• [Reading text]:
= = = = =
In Her Wake: A Child Psychiatrist Explores the Mystery of Her Mother’s Suicide Book Excerpt

By Nancy Rappaport, MDNancyRappaportWEB foundation

“It is family lore that I am the last person my mother saw before she killed herself. She drove to my father’s house pleading to see the children, but I was the only child at home. My father demanded that she leave. Bee, our housekeeper, hustled me out the door and down the driveway toward my mother who waited desolate on the street. She bent down and caressed my hair – I remember – as she whispered instructions to Bee to watch over us, especially me. And then she left….I am often asked if I remember my mother. I appreciate that the question is a way to express the hope that my loss has been tempered, at least, by a photograph, a necklace, or her words – anything I might call on to evoke her presence. But I have few mementos and even fewer memories. My mother is defined by her absence….

Over the years, I have investigated the life history of my mother, looking for any clue to figure out more about who she was. I found a report card that my mother saved from first grade, in which the teacher’s comments portray a boisterous, bright, popular, and sometimes exasperating child:

‘Nancy knows a good many words and has a good accent, but is sometimes too sure of herself and does not listen carefully….She has a marvelous fund of general information, a real interest, and an insatiable desire to find out more about the subject she is interested in….Nancy’s idea of a grand time is to start some kind of argument with her friends. I have tried every method I can think of to give her another point of view. The most successful has been to give her responsibility. She is then very polite and thoughtful….She is an unusually gifted child and intellectually she will be able to do very fine work.’

I found a picture of her at about seven years of age with her arm hung casually around little Judy’s shoulder. The sisters are standing on brick steps in front of a large house. My mother is a good foot taller than Judy and looks protective and self-assured. They are pressed against each other with a casual intimacy and smiling in a conspiratorial way, as if they are used to getting into mischief together. It is the only photograph I have that shows them together and I stare at it with morbid fascination, knowing something they were unaware of when this picture was snapped: that they will be abruptly, brutally separated. A year later, over the winter, her sister drowned. There are no other school reports to reveal how this might have dampened my mother’s spirit….
= = = = =
• [Given information]:

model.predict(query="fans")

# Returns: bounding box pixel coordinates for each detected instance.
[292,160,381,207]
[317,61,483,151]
= = = = =
• [Problem to work on]: From the book excerpt above, output word for word the passage that opens with the words containing "By Nancy Rappaport, MDNancyRappaportWEB" and closes with "by her absence….".

• [Written solution]:
By Nancy Rappaport, MDNancyRappaportWEB foundation

“It is family lore that I am the last person my mother saw before she killed herself. She drove to my father’s house pleading to see the children, but I was the only child at home. My father demanded that she leave. Bee, our housekeeper, hustled me out the door and down the driveway toward my mother who waited desolate on the street. She bent down and caressed my hair – I remember – as she whispered instructions to Bee to watch over us, especially me. And then she left….I am often asked if I remember my mother. I appreciate that the question is a way to express the hope that my loss has been tempered, at least, by a photograph, a necklace, or her words – anything I might call on to evoke her presence. But I have few mementos and even fewer memories. My mother is defined by her absence….